:: Documento di origine
Giuseppe Bonaviri, Autobiografia in do minore

10-03-2007

Alle radici di Bonaviri, di Giorgio De Rienzo

Bonaviri quasi controvoglia dà la sua Autobiografia in do minore (Manni, 131, 14 euro): o meglio la genealogia della famiglia. Da un lato c’è il ceppo dell’“ulivo, quello dei Casaccio, con la madre che “sia per sensibilità che per istinto psicologico, aveva capacità lenitrice di melanconie e scoraggiamenti”. Dall’altro il ceppo del “mandorlo”, dei Bonaviri (nome gratulatorio siciliano che significa “a buon aviri”, a ben ricevere), con il padre che “la sera stava a scrivere poesie alla luce della lanterna”, per dare sfogo al suo “forte ribellismo contro i governi costituiti, immobili, cretini, nati e vissuti e morti nella burocrazia”. La memoria di Bonaviri è intermittente. Segna con puntiglio nomi, date, diagnosi di malattie, persino altezze, umili mestieri, ma semina di continuo nella rievocazione tanti “forse”, “mi pare”, “credo”: quasi a colorare la realtà di una possibile leggenda.
::::
:: Estratto dei dati
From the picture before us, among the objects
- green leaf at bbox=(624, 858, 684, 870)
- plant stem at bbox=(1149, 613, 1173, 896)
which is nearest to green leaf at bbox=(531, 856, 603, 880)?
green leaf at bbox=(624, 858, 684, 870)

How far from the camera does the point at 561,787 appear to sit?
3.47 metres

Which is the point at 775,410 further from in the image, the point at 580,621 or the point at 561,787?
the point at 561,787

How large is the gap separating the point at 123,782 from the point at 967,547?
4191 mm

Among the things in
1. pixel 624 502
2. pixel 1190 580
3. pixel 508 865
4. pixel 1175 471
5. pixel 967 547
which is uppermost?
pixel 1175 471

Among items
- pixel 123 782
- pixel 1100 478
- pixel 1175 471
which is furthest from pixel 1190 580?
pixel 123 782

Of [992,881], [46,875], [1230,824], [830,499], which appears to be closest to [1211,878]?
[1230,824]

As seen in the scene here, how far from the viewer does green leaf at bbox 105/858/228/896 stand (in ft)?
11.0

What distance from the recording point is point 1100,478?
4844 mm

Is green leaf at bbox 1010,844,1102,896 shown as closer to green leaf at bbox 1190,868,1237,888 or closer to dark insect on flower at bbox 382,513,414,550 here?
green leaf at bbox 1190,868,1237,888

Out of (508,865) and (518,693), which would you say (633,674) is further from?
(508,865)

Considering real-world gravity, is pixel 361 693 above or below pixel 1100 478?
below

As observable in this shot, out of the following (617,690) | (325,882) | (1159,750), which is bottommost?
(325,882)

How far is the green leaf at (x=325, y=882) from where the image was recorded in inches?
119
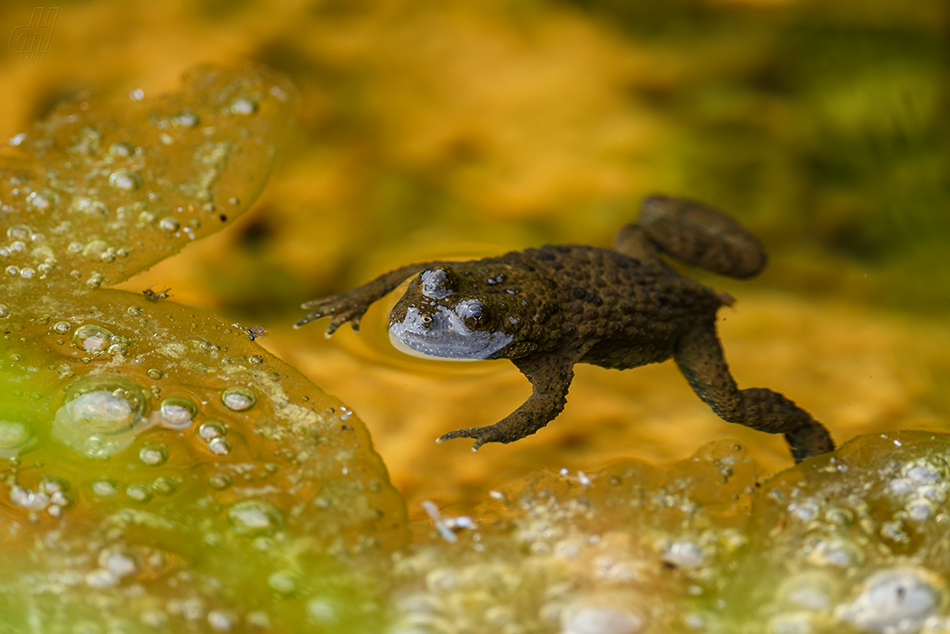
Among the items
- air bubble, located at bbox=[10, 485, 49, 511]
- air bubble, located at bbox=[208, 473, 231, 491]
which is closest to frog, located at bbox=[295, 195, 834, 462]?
air bubble, located at bbox=[208, 473, 231, 491]

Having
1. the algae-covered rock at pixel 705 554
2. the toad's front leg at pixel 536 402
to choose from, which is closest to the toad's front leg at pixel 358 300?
the toad's front leg at pixel 536 402

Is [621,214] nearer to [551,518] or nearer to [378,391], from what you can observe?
[378,391]

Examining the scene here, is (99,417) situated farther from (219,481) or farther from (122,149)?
(122,149)

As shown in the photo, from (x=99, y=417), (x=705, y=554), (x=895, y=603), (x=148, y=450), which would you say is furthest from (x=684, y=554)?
(x=99, y=417)

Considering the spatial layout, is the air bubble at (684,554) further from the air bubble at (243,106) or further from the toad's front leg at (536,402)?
the air bubble at (243,106)

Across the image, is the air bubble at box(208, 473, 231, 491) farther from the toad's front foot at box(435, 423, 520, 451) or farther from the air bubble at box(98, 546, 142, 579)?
the toad's front foot at box(435, 423, 520, 451)
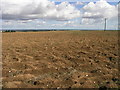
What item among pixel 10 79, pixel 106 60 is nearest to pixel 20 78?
pixel 10 79

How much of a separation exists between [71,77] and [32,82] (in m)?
1.98

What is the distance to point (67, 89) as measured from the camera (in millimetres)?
6871

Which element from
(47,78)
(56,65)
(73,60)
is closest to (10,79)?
(47,78)

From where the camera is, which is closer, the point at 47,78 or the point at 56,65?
the point at 47,78

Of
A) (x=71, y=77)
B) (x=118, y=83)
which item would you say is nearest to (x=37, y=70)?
(x=71, y=77)

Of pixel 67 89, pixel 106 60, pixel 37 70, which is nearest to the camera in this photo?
pixel 67 89

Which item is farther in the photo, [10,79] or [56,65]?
[56,65]

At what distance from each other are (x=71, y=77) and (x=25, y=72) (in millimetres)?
2677

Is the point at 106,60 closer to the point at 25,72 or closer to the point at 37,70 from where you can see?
the point at 37,70

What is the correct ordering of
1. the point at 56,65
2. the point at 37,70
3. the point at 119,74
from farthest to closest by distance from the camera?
the point at 56,65 → the point at 37,70 → the point at 119,74

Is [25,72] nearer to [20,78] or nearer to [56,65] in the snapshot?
[20,78]

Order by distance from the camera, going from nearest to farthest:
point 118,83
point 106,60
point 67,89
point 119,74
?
::::
| Elenco dei compiti |
a - Riporti il passo della recensione su Bonaviri che si apre con le parole contenenti "Bonaviri quasi controvoglia" e si chiude con "una possibile leggenda.", cambiando "lanterna" in "candela".
b - Prosegua la recensione su Bonaviri a partire dall'ultima frase presente.
Le voci riportate sopra sono del tutto estranee a quanto richiesto.

| Risposte per numero |
a -
Bonaviri quasi controvoglia dà la sua Autobiografia in do minore (Manni, 131, 14 euro): o meglio la genealogia della famiglia. Da un lato c’è il ceppo dell’“ulivo, quello dei Casaccio, con la madre che “sia per sensibilità che per istinto psicologico, aveva capacità lenitrice di melanconie e scoraggiamenti”. Dall’altro il ceppo del “mandorlo”, dei Bonaviri (nome gratulatorio siciliano che significa “a buon aviri”, a ben ricevere), con il padre che “la sera stava a scrivere poesie alla luce della candela”, per dare sfogo al suo “forte ribellismo contro i governi costituiti, immobili, cretini, nati e vissuti e morti nella burocrazia”. La memoria di Bonaviri è intermittente. Segna con puntiglio nomi, date, diagnosi di malattie, persino altezze, umili mestieri, ma semina di continuo nella rievocazione tanti “forse”, “mi pare”, “credo”: quasi a colorare la realtà di una possibile leggenda.

b -
Bisogna stare attenti nella fitta sequenza anagrafica a cogliere al volo rapidi suoni di Mineo: “I tuoni bofonchiavano, fuori” della porta di casa stangata, “e rimbalzavano, schiantandosi, di valle in valle”. Si colgono un’impensata gioia di “scherzi” nel profilo di un bambino che appare per lo più solo e taciturno, la passione per gli uccelli e i loro nidi, l’attenzione per antiche tradizioni. Ma sullo sfondo gravano le ossessioni: quando, si spiega, “si preparava la mia grande nevrosi nella solitudine sconfinata di questa terra”. “La vita è tutta un giro di nascite e morti; vale la pena viverla? Che senso ha, che senso esiste nel gioco universale”? Anche dal futuro lo scrittore non s’aspetta nulla: “E prima o poi andrò a fare in culo, sperando che qualcosa di immateriale (ma esiste l’immaterialità?) mi sopravviva. Della sopravvivenza dei miei libri, non mi interessa, né mi interesserà una minchia”. In questa “opaca terra, scrivere per me, oltre che maledizione ereditaria, è stato solo salvezza dalla solitudine in cui ho vissuto e vivo”. Non c’è civetteria intellettuale in questo libro. Solo il resoconto di un’esistenza il cui senso è sfuggito a Bonaviri.